Logo no inicio do filme vemos um médico chegando a um povoado africano onde crianças sorridentes e miseráveis correm atrás de seu veículo, atrás de um brinde qualquer. Ganham uma bola e ficam satisfeitos. Em seguida vemos um garoto em outro continente, com outro nível de vida, totalmente triste, e pior, seu semblante carrega uma raiva desproporcional para uma criança, raiva pela morte de sua mãe e por achar que seu pai, que por outro lado, carrega uma angústia terrível o tempo todo, não fez o possível para salva-la. Dois mundos totalmente diferentes e interligados por aquele médico, como veremos em seguida. Vemos logo após que, ajudando todos aqueles necessitados, o mesmo médico se vê perdendo sua família devido à constante distância entre eles. Numa discussão com a esposa, que o está deixando, ele diz que se sente perdido. Uma frase síntese para denotar o que aquele homem passa vendo toda aquela violência sem precedentes, diante de sua índole pacifista.
A violência, seja física ou moral, permeia a história de todos os personagens neste filme difícil e belo. A talentosa diretora do ótimo “Depois do Casamento” nos brinda com um dos melhores filmes do ano, já ganhador do Oscar de filme estrangeiro. Dificilmente haveria concorrente à altura para ele. Este é um filme cheio de sutilezas, arestas e portas abertas, diante da dificuldade de (sobre) viver entre dores, amores, culpas e ressentimentos, seja num país miserável, seja num país de primeiro mundo, entre os mais ricos do mundo. Onde aparentemente não deveria haver problemas. Um filme que precisa de um olhar atento, ou melhor, uma segunda espiada diante de personagens tão complexos.

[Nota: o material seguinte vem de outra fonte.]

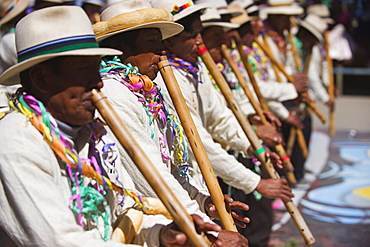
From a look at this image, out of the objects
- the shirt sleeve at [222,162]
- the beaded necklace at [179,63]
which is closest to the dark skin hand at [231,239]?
the shirt sleeve at [222,162]

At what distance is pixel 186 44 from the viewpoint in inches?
145

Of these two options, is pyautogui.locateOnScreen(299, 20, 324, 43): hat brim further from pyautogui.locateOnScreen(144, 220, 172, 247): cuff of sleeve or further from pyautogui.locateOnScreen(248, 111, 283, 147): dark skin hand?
pyautogui.locateOnScreen(144, 220, 172, 247): cuff of sleeve

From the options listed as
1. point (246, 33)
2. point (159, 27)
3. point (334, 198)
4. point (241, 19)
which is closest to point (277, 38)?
point (246, 33)

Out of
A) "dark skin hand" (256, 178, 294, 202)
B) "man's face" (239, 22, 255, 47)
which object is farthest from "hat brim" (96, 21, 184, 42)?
"man's face" (239, 22, 255, 47)

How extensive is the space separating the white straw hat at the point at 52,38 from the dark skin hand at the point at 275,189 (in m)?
1.77

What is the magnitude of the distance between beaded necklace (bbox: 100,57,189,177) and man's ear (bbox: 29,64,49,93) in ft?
2.10

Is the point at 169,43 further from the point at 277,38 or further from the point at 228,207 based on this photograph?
the point at 277,38

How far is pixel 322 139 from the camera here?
952cm

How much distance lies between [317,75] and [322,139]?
4.60 ft

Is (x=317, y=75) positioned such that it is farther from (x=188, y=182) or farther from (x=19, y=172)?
(x=19, y=172)

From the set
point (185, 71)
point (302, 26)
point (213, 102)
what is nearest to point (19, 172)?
point (185, 71)

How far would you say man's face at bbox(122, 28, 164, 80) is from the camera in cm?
295

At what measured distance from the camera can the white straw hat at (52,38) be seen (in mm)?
2107

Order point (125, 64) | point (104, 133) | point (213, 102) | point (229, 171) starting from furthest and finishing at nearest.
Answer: point (213, 102)
point (229, 171)
point (125, 64)
point (104, 133)
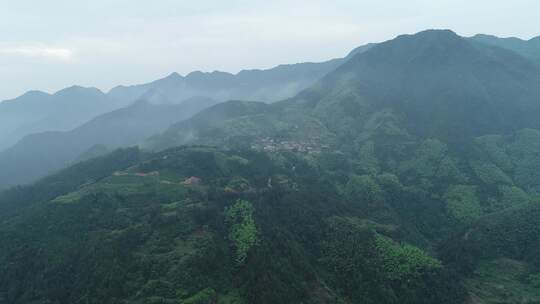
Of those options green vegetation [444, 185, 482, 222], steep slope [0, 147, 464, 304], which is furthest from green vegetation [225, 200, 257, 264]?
green vegetation [444, 185, 482, 222]

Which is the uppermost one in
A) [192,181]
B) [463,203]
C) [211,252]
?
[192,181]

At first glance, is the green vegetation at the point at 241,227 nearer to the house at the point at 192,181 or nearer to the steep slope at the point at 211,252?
the steep slope at the point at 211,252

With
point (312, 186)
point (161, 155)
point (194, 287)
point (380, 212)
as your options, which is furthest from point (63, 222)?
point (380, 212)

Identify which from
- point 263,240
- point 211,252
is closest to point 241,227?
point 263,240

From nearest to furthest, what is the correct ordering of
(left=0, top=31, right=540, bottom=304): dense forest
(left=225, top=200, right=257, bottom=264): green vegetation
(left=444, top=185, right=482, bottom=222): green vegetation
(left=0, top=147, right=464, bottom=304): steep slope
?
(left=0, top=147, right=464, bottom=304): steep slope < (left=0, top=31, right=540, bottom=304): dense forest < (left=225, top=200, right=257, bottom=264): green vegetation < (left=444, top=185, right=482, bottom=222): green vegetation

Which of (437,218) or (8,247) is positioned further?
(437,218)

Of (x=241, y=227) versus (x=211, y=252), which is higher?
(x=211, y=252)

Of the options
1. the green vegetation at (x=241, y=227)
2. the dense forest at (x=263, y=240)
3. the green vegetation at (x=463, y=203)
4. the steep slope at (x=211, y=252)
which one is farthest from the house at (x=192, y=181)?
the green vegetation at (x=463, y=203)

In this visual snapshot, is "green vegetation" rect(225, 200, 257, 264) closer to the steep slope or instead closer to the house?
the steep slope

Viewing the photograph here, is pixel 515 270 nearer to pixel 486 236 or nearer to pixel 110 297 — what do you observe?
pixel 486 236

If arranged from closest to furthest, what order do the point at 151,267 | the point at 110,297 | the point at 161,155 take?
the point at 110,297 → the point at 151,267 → the point at 161,155

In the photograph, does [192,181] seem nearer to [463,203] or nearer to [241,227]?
[241,227]
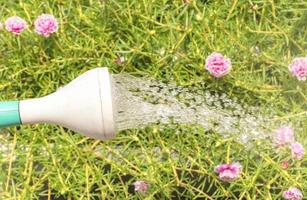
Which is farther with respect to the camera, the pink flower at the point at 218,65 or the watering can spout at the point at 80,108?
the pink flower at the point at 218,65

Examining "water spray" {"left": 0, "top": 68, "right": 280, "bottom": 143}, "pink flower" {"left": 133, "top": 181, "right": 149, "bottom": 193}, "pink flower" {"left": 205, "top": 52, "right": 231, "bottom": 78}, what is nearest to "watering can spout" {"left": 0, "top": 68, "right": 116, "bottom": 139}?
"water spray" {"left": 0, "top": 68, "right": 280, "bottom": 143}

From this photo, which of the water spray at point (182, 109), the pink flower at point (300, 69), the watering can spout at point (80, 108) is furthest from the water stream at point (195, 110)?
the watering can spout at point (80, 108)

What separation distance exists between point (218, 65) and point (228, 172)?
10.5 inches

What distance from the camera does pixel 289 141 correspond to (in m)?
1.64

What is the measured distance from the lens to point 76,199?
1618 mm

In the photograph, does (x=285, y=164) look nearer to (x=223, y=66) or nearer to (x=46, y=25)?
(x=223, y=66)

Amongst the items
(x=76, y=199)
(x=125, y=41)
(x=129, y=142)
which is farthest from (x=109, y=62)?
(x=76, y=199)

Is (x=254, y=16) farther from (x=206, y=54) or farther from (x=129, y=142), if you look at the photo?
(x=129, y=142)

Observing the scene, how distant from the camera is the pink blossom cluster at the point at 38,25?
1.72 meters

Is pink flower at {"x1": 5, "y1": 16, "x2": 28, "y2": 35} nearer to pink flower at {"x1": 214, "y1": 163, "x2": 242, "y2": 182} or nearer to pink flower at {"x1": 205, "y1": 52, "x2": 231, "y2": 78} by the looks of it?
pink flower at {"x1": 205, "y1": 52, "x2": 231, "y2": 78}

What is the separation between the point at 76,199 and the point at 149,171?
0.59 ft

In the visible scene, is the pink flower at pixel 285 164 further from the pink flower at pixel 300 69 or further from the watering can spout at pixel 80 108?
the watering can spout at pixel 80 108

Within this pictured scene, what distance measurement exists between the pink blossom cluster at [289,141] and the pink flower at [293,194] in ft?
0.26

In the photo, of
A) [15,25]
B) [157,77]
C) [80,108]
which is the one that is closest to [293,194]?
[157,77]
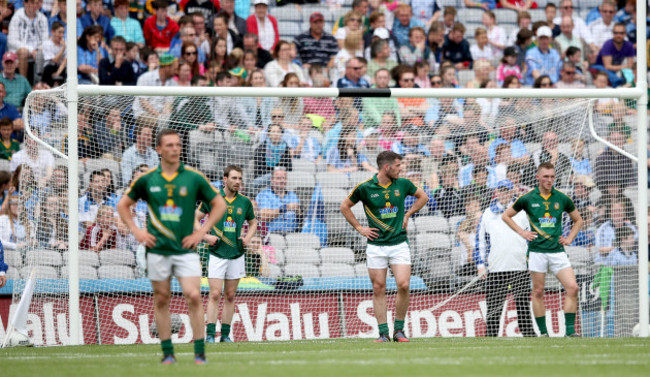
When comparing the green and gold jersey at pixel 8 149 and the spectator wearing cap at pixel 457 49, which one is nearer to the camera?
the green and gold jersey at pixel 8 149

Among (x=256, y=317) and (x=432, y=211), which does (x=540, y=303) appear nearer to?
(x=432, y=211)

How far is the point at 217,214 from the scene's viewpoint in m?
8.52

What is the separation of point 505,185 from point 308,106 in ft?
A: 11.2

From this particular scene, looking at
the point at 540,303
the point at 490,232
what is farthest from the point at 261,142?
the point at 540,303

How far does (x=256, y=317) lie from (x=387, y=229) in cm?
300

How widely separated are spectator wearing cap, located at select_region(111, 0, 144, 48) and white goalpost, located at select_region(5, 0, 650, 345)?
3717mm

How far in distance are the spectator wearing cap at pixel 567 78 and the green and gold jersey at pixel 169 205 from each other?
12216 mm

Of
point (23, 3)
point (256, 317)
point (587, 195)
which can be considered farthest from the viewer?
point (23, 3)

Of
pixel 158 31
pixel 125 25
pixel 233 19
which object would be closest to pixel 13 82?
pixel 125 25

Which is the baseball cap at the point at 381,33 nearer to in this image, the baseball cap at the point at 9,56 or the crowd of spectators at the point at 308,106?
the crowd of spectators at the point at 308,106

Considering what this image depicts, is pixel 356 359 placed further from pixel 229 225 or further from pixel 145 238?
pixel 229 225

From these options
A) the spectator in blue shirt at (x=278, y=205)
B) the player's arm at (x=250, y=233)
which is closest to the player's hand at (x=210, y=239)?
the player's arm at (x=250, y=233)

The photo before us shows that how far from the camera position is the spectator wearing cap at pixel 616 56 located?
19578mm

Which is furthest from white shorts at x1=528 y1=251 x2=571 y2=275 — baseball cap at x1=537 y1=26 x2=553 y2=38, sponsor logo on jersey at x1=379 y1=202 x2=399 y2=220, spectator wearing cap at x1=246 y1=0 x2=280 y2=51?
baseball cap at x1=537 y1=26 x2=553 y2=38
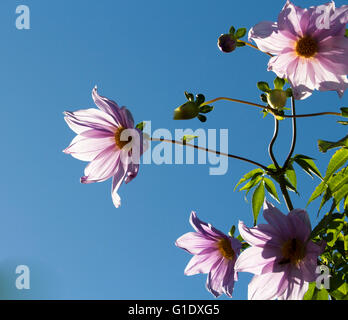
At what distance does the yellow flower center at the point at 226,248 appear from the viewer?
0.98 metres

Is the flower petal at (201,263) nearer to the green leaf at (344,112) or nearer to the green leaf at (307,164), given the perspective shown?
the green leaf at (307,164)

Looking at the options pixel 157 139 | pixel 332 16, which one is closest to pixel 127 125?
pixel 157 139

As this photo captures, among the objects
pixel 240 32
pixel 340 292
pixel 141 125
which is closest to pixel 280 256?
pixel 340 292

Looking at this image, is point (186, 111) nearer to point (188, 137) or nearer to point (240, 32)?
point (188, 137)

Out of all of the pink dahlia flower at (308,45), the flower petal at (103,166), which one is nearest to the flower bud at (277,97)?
the pink dahlia flower at (308,45)

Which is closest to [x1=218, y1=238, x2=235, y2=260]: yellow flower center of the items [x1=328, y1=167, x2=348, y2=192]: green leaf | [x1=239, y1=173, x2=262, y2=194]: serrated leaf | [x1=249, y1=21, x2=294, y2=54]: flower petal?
[x1=239, y1=173, x2=262, y2=194]: serrated leaf

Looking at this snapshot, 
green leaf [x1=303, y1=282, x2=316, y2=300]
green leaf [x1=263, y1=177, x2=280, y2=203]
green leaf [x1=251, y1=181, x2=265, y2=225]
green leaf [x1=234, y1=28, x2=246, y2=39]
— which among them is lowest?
green leaf [x1=303, y1=282, x2=316, y2=300]

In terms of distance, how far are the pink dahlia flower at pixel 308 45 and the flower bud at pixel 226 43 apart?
0.07 metres

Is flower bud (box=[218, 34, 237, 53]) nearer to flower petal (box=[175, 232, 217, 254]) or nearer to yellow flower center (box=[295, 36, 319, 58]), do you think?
yellow flower center (box=[295, 36, 319, 58])

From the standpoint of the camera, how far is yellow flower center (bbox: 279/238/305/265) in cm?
80

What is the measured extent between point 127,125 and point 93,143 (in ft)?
0.49

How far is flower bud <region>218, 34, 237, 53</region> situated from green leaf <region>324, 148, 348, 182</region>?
32cm

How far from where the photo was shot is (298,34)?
90cm
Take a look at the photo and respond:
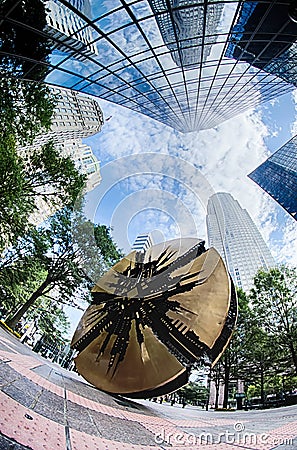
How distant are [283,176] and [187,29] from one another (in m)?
56.5

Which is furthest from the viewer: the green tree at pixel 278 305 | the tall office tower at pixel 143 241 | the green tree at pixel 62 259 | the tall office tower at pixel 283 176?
the tall office tower at pixel 283 176

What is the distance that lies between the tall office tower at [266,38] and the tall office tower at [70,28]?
6.94 meters

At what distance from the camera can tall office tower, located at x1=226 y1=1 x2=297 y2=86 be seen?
11359mm

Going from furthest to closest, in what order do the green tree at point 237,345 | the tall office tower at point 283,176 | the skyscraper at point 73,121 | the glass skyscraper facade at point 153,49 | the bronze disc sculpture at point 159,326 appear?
the tall office tower at point 283,176, the skyscraper at point 73,121, the green tree at point 237,345, the glass skyscraper facade at point 153,49, the bronze disc sculpture at point 159,326

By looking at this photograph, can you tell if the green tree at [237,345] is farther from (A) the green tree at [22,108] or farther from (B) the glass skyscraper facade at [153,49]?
(A) the green tree at [22,108]

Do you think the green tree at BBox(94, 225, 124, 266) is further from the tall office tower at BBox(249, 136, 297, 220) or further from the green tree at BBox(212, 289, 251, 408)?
the tall office tower at BBox(249, 136, 297, 220)

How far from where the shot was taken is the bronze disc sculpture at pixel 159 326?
6.86 meters

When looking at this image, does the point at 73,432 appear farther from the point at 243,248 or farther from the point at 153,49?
the point at 243,248

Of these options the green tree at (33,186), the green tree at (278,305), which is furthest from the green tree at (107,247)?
the green tree at (278,305)

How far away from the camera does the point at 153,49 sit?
1460 centimetres

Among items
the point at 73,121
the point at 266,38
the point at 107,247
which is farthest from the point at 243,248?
the point at 266,38

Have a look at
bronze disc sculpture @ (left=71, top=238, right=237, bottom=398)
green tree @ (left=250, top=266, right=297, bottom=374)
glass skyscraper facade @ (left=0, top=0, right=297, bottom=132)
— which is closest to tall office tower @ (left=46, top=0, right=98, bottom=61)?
glass skyscraper facade @ (left=0, top=0, right=297, bottom=132)

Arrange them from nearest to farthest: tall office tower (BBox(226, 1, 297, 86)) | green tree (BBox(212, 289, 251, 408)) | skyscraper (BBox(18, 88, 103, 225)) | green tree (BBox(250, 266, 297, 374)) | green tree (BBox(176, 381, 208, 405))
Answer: tall office tower (BBox(226, 1, 297, 86)), green tree (BBox(250, 266, 297, 374)), green tree (BBox(212, 289, 251, 408)), skyscraper (BBox(18, 88, 103, 225)), green tree (BBox(176, 381, 208, 405))

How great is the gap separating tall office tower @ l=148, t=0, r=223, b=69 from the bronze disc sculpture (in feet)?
34.4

Numa cena, entre tantas tão emblemáticas, vemos aquele mesmo médico sendo esbofeteado na cara, na frente dos filhos. Querendo provar seu pacifismo, ele não reage, se apequena aos nossos olhos, aos olhos dos filhos, se apequena. E depois ainda levo outros bofetões e continua a não reagir e ainda diz que não dói aos filhos. Quem em são consciência faria isso, que parece ser a maior humilhação a que uma pessoa possa passar? Ainda mais na frente de outros a quem você deve servir de exemplo. Mas o que é um bofetão na cara, diante daquilo que ele vê acontecer com aquelas mulheres mutiladas e humilhadas que ele constantemente salva na África? A violência e ira que nasce no menino bem criado seria a mesma violência do “Machão” (mutilador de mulheres) africano?
O ser-humano é feito de várias camadas de amor, acúmulos de dor, raiva, esperanças, ressentimentos, e tantos outros sentimentos que se acumulam e nos fazem ser quem somos. A construção desse ser ,único, e seu convívio com todos os outros faz nossa vida rica e misteriosa. É sempre uma construção, seja aonde for, de aprender a viver e conviver com nossos próximos.
Sussane Bier parece querer nos mostrar nesse filme maravilhoso, que além de termos uma índole violenta pronta para explodir, temos muitas arestas em nossas vidas a serem trabalhadas e até digeridas por nós mesmos. O homem é o lobo do homem, e infelizmente vai continuar sendo assim por um bom – mal – tempo. Seja no Haiti, seja em Paris. Aprender, para vivermos em um mundo melhor.